So gab es in den Jahren ab 2005 dann massiv gestiegene Frachtmengen zu verzeichnen. Ende 2005 wurde deshalb wieder eine Rangierlok in Neumarkt stationiert. Anfänglich wurde eine mit drei Achsen eingesetzt, die aber schon bald durch eine stärkere, vierachsige Lok ersetzt wurde.

Max Bögls „Betonbahn“ fährt seit 25 Jahren

© Foto: Christoph Meier/Firmengruppe Max Bögl

„Tübbings“ (Betonsegmente für den Tunnelbau), Feste Fahrbahn, Brückenträger, Schwellen, Parkhaus-Elemente und sogar der komplette Rohbau für Fabrikhallen transportierte Bögl bisher mit der Bahn ab. Neben Zielen in Deutschland liefen in Sengenthal beladene Züge auch schon in die Schweiz, nach Italien, Rumänien und Polen an. Da die abgehenden Frachten meist Betonfertigteilprodukte sind, trägt die Bahnstrecke unter Eisenbahnfans heute den Spitznamen „Betonbahn“.

Aber es gibt auch per Bahn ankommende Frachten. Zum einen alle Arten von Stahl, zum anderen der benötigte Zements; zum Einsatz kommt hierzu eine Vielzahl an gelb lackierten Silocontainern. Aufgrund des ständig steigenden Transportvolumens wurden die Gleisanlagen immer wieder erweitert, die ursprüngliche Umsetzanlage vor dem Werk mit zwei kurzen Gleisen besteht heute aus drei langen Gleisen. Im Werk wurden zudem weitere Weichen und viele Meter Gleis verlegt, um weitere Ladestellen an das Gleis anzubinden.

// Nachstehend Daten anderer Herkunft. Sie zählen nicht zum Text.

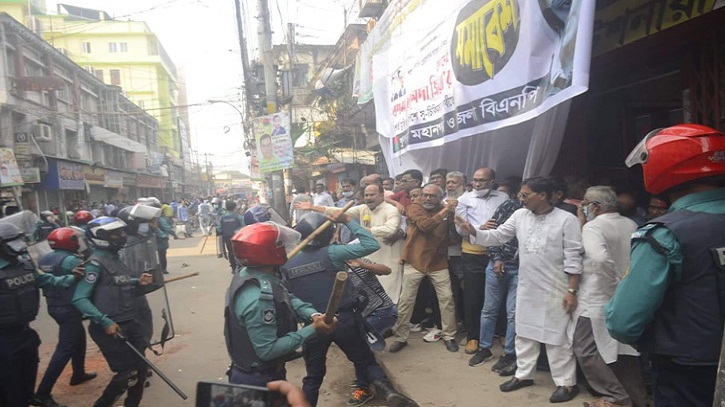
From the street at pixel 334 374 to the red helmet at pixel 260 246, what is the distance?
2.00 meters

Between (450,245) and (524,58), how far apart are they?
87.3 inches

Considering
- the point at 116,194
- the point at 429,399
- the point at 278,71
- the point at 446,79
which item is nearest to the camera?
the point at 429,399

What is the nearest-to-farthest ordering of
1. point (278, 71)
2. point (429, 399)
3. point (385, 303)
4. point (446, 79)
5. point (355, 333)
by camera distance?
point (355, 333) → point (429, 399) → point (385, 303) → point (446, 79) → point (278, 71)

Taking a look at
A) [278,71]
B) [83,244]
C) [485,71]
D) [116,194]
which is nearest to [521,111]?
[485,71]

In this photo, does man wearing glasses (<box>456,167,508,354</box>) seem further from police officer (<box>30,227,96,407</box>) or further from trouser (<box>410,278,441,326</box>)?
police officer (<box>30,227,96,407</box>)

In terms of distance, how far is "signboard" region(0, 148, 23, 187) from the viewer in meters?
13.8

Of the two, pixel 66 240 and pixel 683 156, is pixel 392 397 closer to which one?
pixel 683 156

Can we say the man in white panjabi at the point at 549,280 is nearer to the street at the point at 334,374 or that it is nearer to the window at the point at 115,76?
the street at the point at 334,374

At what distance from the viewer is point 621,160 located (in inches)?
203

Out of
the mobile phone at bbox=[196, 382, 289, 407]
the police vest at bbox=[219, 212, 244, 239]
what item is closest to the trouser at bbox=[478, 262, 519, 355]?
the mobile phone at bbox=[196, 382, 289, 407]

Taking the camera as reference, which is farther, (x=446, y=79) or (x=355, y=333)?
(x=446, y=79)

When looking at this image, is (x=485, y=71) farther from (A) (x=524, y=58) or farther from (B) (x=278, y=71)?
(B) (x=278, y=71)

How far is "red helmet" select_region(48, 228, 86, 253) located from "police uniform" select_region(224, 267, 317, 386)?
2547mm

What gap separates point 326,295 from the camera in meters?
3.54
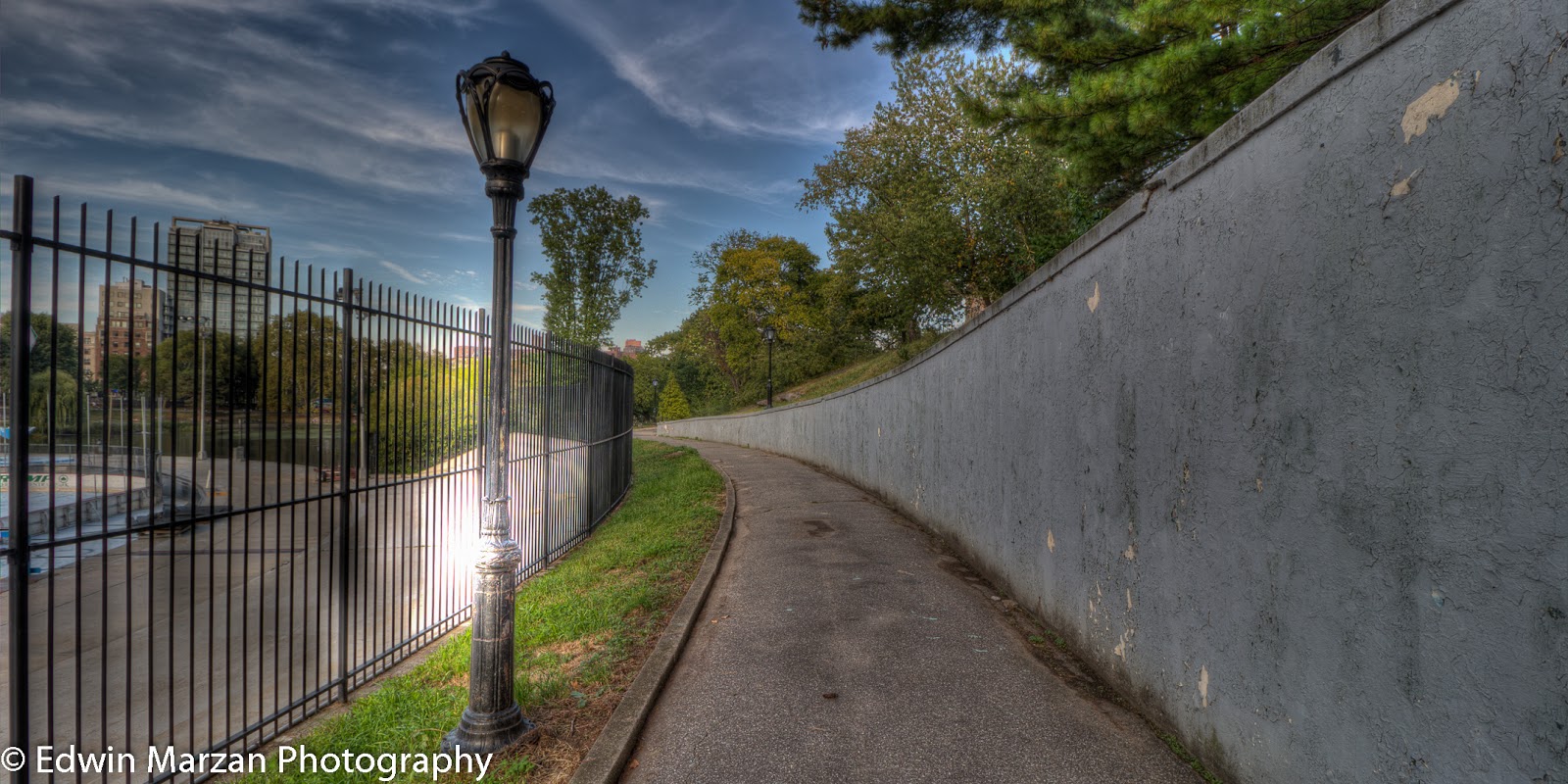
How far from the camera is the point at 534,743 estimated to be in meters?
3.53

Auch war es mit der Zeit notwendig, sich eine eigene Rangierlok zuzulegen, zunächst die zuvor im Bögl-Werk Gera eingesetzte zweiachsigen Kleinlok vom Typ V22. 2011 wurde dann eine dreiachsige, ehemalige DB- Lok vom Typ V60 erworben, so dass heute zwei Rangierloks gemeinsam die alltäglichen Aufgaben meistern.

Die Bedienfahrten zwischen Neumarkt und Werk werden zum größten Teil von der in Neumarkt stationierten, roten Rangierlok von DB Cargo durchgeführt. Aber auch die gelbe Max Bögl-Lok Baureihe V60 kommt immer wieder bis hinauf in den Bahnhof Neumarkt. So kann man sie immer samstags auf der Strecke erleben, wenn mit ihr der Tchibo-Containerzug, der im Werk in Sengenthal umgeschlagen wird, sozusagen auf der „letzten Meile“ befördert wird.

Wasag-Lok von 1941

Neben den beiden firmeneigenen Werkloks sind auch noch zwei historische Loks bei Max Bögl eingestellt, es sind dies die frühere Rangierlok der ehemaligen Sprengstoffwerke Wasag (Baujahr 1941) und die ehemalige Lok 2 der Firma GAP Pfleiderer (Baujahr 1958). Sie befinden sich in Privatbesitz und werden von den Eisenbahnfreunden Sulztalbahn für gelegentliche Ausfahrten auf der Strecke genutzt.

Max Bögls „Betonbahn“ fährt seit 25 Jahren

© Foto: Christoph Meier/Bögl

Auf der als reine Güterzugstrecke genutzten „Betonbahn“ gab es in den Jahren 2010 und 2013 Dampfsonderfahrten. Der Höhepunkt war hierbei das von Max Bögl in Zusammenarbeit mit den Eisenbahnfreunden Sulztalbahn ausgerichtete Jubiläum „125 Jahre Sulztalbahn“ mit Bahnhofsfest in Greißelbach, zu dem auch das Freystädter Bockerl (Dampflok 98 507) aus Ingolstadt vom Denkmalsockel geholt worden war. Voraussichtlich wird es auch heuer wieder Personenzugfahrten auf der Max Bögl-Strecke geben.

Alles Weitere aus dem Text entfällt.